Capital gain - Appreciation in value of a security, bond, commodity, or other instrument.

Capital gains tax - Tax paid on any capital gain when it's realized (sold).

Carry trade - When an investor borrows in one currency at a lower interest rate and buys a short-term bond at a higher interest rate in a different currency. As long as the higher yielding currency doesn't weaken, the spread between the interest rates is profit.

Cash flow - For investors, any cash generated by dividends, interest, coupon payments, or proceeds from the sale of stocks, bonds, or commodities. On a tax-adjusted basis, no form of cash flow is superior to any other.

Central bank - The institution in each country responsible for setting monetary policy, printing money, managing reserves, and controlling inflation. In the U.S., the central bank is the Federal Reserve System, also known as the Fed.

Certificate of deposit (CD) - Debt instrument issued by a bank paying a fixed interest rate driven by market forces. Investors commit to a fixed period in return for a fixed interest rate. Maturities range from a few weeks to a few years.

Cognitive bias - In behavioral finance, the tendency to believe something is true that is not supported by facts but by tradition or conditioning.

Commodity - Goods traded on a commodity market in bulk, such as metals, grains, and food. Other investment vehicles may be traded on a commodity exchange, such as certain futures and options.

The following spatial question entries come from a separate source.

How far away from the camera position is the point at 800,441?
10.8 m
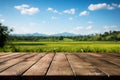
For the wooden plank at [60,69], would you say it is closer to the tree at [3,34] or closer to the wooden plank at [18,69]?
the wooden plank at [18,69]

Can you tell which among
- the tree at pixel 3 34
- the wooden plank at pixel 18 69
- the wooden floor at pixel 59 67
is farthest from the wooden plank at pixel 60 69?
the tree at pixel 3 34

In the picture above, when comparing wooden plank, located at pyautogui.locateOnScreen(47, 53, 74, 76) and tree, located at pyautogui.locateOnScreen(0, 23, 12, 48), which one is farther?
tree, located at pyautogui.locateOnScreen(0, 23, 12, 48)

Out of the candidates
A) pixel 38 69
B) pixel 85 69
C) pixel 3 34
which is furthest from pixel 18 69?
pixel 3 34

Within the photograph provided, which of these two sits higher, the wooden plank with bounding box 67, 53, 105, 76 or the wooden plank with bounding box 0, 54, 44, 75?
the wooden plank with bounding box 0, 54, 44, 75

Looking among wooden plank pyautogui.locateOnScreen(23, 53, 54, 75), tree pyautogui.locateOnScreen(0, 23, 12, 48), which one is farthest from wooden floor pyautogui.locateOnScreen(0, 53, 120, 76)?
tree pyautogui.locateOnScreen(0, 23, 12, 48)

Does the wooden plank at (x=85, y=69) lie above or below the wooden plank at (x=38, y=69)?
Answer: below

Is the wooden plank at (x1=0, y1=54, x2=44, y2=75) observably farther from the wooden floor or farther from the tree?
the tree

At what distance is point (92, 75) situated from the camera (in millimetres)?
1456
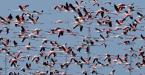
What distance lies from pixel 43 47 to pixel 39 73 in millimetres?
577

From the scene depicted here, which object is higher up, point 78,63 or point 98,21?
point 98,21

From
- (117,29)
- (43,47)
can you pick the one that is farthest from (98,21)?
(43,47)

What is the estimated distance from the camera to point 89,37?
10125mm

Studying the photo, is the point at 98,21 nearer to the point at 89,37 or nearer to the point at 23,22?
the point at 89,37

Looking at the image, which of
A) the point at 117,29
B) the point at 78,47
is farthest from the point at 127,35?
the point at 78,47

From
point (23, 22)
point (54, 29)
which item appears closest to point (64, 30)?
point (54, 29)

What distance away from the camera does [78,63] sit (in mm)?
10078

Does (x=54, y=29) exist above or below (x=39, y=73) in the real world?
above

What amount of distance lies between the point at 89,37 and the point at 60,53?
24.5 inches

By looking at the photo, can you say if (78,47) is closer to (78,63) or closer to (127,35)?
(78,63)

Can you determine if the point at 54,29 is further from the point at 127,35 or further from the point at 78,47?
the point at 127,35

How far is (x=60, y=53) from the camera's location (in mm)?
10172

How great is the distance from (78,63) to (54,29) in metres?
0.80

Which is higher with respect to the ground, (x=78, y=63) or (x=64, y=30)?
(x=64, y=30)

Confirmation bias - Cognitive error causing investors to seek evidence confirming their preset notions and reject contradictory evidence.

Consumer Price Index (CPI) - Issued by the Bureau of Labor Statistics (BLS), this figure is a popularly used measure of inflation. It measures the relative change in prices of a basket of consumer goods and services.

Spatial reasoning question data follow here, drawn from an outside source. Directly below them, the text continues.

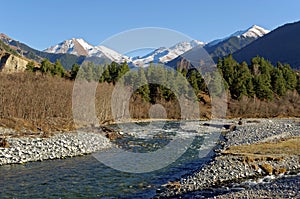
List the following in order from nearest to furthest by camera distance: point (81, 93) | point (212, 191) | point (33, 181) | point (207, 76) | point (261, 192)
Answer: point (261, 192) → point (212, 191) → point (33, 181) → point (81, 93) → point (207, 76)

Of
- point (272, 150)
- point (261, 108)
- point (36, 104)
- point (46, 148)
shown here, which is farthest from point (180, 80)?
point (46, 148)

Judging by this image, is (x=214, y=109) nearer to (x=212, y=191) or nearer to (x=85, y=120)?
(x=85, y=120)

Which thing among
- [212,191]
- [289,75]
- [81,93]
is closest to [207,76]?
[289,75]

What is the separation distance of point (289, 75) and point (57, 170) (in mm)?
78182

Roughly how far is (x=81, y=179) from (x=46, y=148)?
27.7ft

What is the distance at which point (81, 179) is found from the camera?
18.9m

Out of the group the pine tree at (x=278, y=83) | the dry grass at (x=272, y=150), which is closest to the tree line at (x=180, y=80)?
the pine tree at (x=278, y=83)

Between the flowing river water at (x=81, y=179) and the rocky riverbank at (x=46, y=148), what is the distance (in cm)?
116

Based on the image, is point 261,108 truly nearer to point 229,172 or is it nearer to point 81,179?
Answer: point 229,172

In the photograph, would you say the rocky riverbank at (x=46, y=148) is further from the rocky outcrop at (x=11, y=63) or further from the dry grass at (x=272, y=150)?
the rocky outcrop at (x=11, y=63)

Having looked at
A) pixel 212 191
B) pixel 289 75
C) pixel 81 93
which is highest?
pixel 289 75

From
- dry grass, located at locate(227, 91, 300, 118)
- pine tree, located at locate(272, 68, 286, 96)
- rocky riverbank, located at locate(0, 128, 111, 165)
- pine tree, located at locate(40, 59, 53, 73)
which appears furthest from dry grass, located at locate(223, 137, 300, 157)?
pine tree, located at locate(40, 59, 53, 73)

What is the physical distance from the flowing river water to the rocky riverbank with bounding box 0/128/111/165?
3.80 ft

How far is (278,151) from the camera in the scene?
24688mm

Contrarian - An investor who believes the likeliest outcome is the opposite of what the consensus expects.

Correction - A short, sharp downturn in prices during a longer bull market trend, usually marked by investor pessimism and a bearish story that is later deemed a nonevent. Corrections are of a lesser magnitude and lesser duration than bear markets. Bear markets have short, sharp positive corrections.

Correlation - A statistical measure between -1 and 1 demonstrating similarity between two variables’ movements. A correlation close to 1 means the two variables move in a similar direction and magnitude. A correlation close to -1 means the two move in opposing directions. A correlation close to 0 means the two have no similarity.

Covered call - A covered call combines a "written" call option with a long stock position. Loss potential is total except for the premium, making a covered call the exact same security as a naked put.

Cyclical stock - A stock sensitive to business cycles moving largely with the market. A stock for which there is elastic demand.